━━ Texte source

M. le docteur Noé, pharmacien prussien, employé depuis longtemps au service de la Porte, s’est occupé de l’examen chimique et thermomatique de plusieurs de ces sources ; les nos 2, 3, 4 et 5 ont été consignés dans l’ouvrage médical que M. Rigler a publié sur l’état sanitaire de Constantinople et des provinces ottomanes. Il résulte de ces observations que toutes les sources susmentionnées renferment de la soude et sont par conséquent alcalines ; que, dans toutes, à l’exception de la source de Yeni Kaplidja, les sulfates et les carbonates prédominent ; et qu’enfin toutes contiennent l’acide carbonique libre, quoique en très petite quantité.
Ce qui les distingue particulièrement entre elles ce sont d’abord les proportions très variables entre les sulfates et les carbonates, et ensuite la différence des bases qui figurent dans ces sels ; ces bases n’étant dans toutes les sources susmentionnées que la soude, l’alumine, la chaux et la magnésie, elles s’y présentent dans des proportions très différentes sous la forme soit de sulfates, soit de carbonates, ainsi qu’on le voit dans le tableau suivant, dont les chiffres y représentent les fractions d’un gramme telles qu’elles résultent de l’analyse de 10,000 grammes d’eau :
SOURCE DE | ||||
Tchekirgué |
Kara-Moustafa |
Bouyouk-Kukurtlu |
Yeni-Kaplidja | |
| Carbonates | 14,291 |
4,454 |
1,880 |
4,073 |
| Bicarbonate de chaux | 12,890 |
2,621 |
1,880 |
3,352 |
| Bicarbonate de soude | 00,521 |
» » |
» » |
0,721 |
| Sulfates | 01,249 |
2,314 |
5,178 |
4,807 |
| Sulfate de soude | 00,020 |
» » |
0,453 |
2,395 |
| Sulfate d’alumine | 00,206 |
» » |
» » |
0,918 |
| Sulfate de chaux | 00,001 |
1,833 |
2,375 |
» » |
| Sulfate de magnésie | 01,022 |
0,481 |
2,350 |
1,494 |
| Hyperchlorate de soude | 00,016 |
0,166 |
» » |
9,945 |
On voit que malgré le peu de variété dans les substances que contiennent ces sources, elles offrent de très notables différences dans les combinaisons et les proportions de ces substances ; la source de Yeni Kaplidja se distingue surtout par sa nature décidément alcaline, qui se traduit par un goût salé très prononcé, tandis que la plupart des autres sources ont un goût plutôt acidulé et qui, après son refroidissement, est parfaitement potable.

━━━━
━━ Données fournies

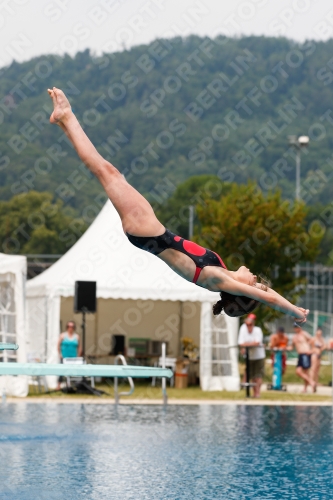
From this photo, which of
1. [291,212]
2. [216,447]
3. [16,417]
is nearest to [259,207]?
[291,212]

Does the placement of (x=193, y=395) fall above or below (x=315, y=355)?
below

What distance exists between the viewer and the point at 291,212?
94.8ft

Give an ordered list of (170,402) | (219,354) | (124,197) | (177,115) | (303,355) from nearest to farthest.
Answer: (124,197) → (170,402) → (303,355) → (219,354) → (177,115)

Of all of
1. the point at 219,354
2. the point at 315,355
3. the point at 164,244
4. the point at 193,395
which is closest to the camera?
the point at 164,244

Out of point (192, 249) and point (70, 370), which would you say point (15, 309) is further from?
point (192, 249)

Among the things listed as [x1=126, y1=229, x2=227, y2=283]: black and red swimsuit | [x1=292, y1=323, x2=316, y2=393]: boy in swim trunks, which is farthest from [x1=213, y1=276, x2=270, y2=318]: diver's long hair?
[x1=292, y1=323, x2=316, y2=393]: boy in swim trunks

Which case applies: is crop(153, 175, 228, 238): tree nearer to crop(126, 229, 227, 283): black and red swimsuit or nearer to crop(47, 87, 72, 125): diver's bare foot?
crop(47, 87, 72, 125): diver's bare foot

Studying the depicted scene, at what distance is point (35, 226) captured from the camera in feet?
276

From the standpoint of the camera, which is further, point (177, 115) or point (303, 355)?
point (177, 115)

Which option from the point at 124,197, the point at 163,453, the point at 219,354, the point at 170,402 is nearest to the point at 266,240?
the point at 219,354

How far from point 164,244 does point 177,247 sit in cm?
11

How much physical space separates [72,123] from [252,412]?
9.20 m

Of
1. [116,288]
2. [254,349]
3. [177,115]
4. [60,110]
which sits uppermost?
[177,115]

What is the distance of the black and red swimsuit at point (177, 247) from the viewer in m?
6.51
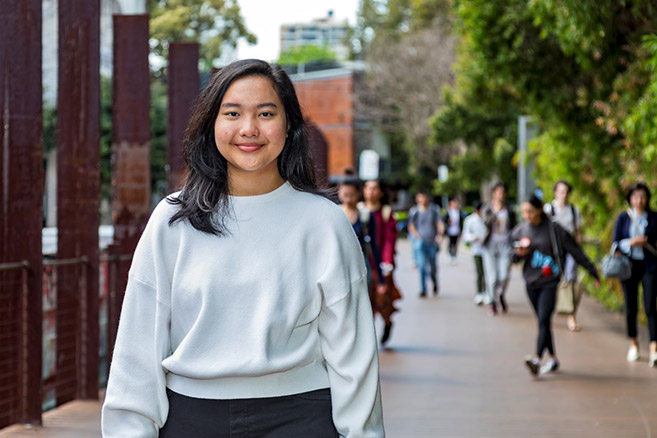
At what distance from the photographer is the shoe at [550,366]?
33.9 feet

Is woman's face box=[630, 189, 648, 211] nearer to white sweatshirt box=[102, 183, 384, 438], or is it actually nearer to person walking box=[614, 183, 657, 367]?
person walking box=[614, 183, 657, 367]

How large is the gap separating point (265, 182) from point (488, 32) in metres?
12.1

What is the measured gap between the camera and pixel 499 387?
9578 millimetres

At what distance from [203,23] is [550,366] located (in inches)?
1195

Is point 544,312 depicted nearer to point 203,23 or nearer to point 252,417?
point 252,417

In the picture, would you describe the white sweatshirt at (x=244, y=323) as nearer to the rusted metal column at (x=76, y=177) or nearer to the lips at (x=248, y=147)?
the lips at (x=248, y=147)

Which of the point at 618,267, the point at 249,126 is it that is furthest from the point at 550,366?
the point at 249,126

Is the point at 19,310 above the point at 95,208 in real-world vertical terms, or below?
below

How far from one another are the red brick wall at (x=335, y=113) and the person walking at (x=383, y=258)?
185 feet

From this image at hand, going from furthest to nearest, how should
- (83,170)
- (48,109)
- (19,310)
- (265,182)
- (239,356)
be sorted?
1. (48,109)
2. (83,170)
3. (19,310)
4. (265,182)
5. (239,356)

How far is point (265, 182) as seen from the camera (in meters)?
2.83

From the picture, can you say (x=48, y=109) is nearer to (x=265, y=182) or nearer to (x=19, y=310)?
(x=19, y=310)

━━━━
━━ Données fournies

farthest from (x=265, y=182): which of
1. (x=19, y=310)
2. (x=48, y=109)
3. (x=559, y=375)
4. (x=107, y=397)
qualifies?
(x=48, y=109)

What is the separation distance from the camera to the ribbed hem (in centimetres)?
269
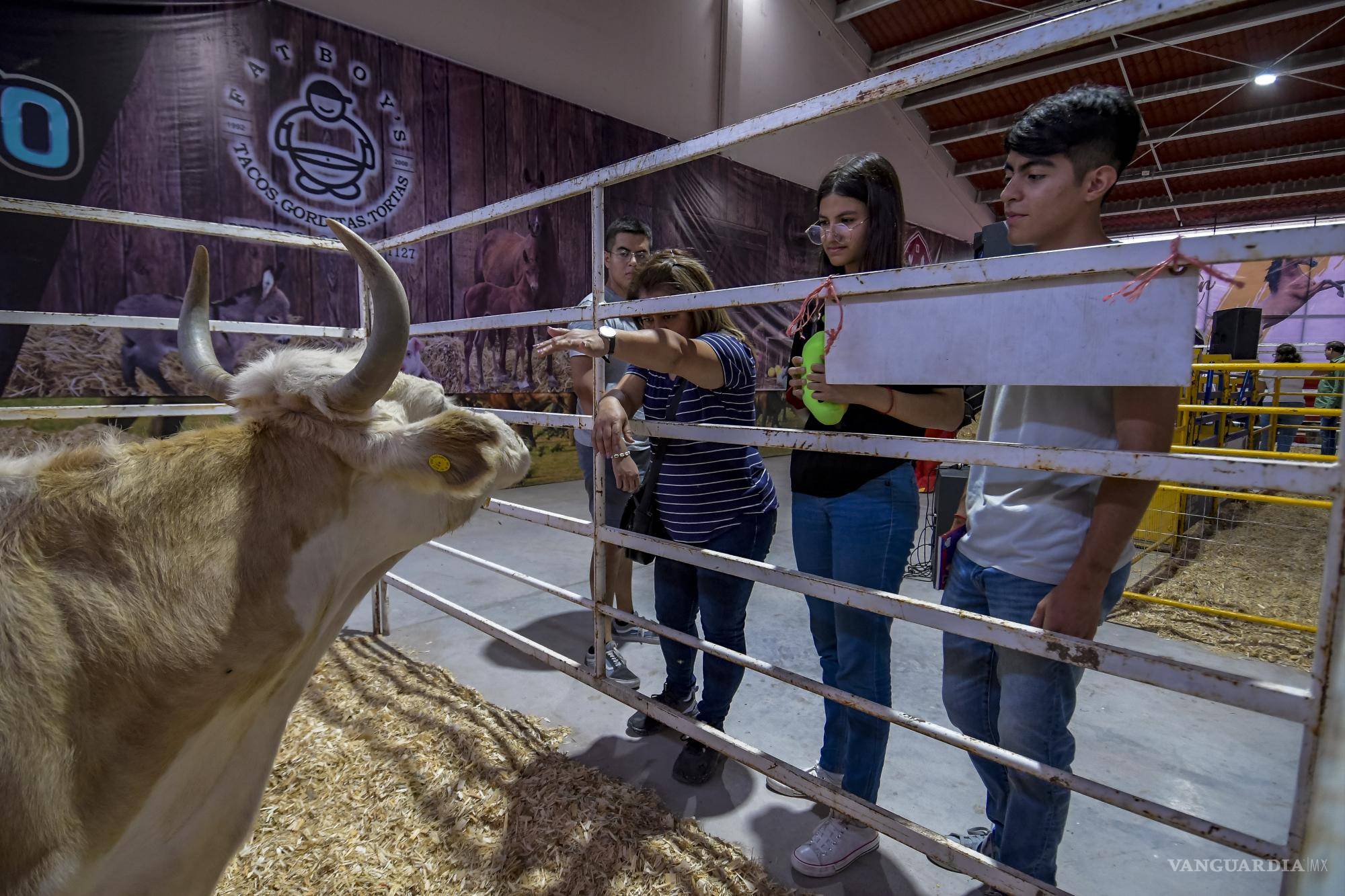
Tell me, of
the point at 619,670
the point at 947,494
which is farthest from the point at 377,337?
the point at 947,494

━━━━

_Consigne_
Donnez la suite du texte source sur l'analyse chimique des eaux de sources, en commençant après sa dernière phrase. Les entrées constituent un matériau distinct du texte source.

_Zone de réponse_
Nous ne possédons sur les sources thermales de Brousse aucun renseignement qui se rapporte à une époque antérieure à l’ère chrétienne. Ainsi la visite de l’empereur Constantin aux eaux de cette ville est peut-être le fait le plus ancien à l’occasion duquel ces thermes aient été mentionnés. M. Daubigny cite un curieux passage de Paulus Silentiarius, dignitaire de la cour de Justinien, qui, dans un poème écrit en un grec un peu barbare, parle des eaux thermales de Pithya, en Bithynie, qui évidemment est la ville de Brousse d’aujourd’hui. Il s’étend sur les propriétés curatives de ces eaux, et, après avoir discuté d’une manière assez rationnelle la question de l’origine des sources chaudes en général, il s’écrie avec enthousiasme, « ce fut ainsi que ce fluide embrasé et pétillant se fit jour pour le salut du genre humain, auquel il sert d’Hippocrate inanimé et de Galien sans science ».
A ce témoignage de Paul nous pouvons en ajouter plusieurs autres non moins remarquables. Déjà Procope, qui écrivait au VIe siècle sous le règne de Justinien, nous fournit un passage très intéressant sur les eaux de Brousse : « Chez les Bithyniens, dit-il, dans une ville nommée Pithya, on voit jaillir des eaux chaudes. Justinien y déploya une magnificence digne d’un empereur. Il y fit élever un nouveau palais et construire des bains publics dans l’enceinte desquels les sources chaudes se trouvèrent renfermées. En conduisant jusque dans ces lieux des eaux douces et fraîches qui se trouvent à une grande distance, il tempéra la chaleur incommode qui y régnait auparavant. »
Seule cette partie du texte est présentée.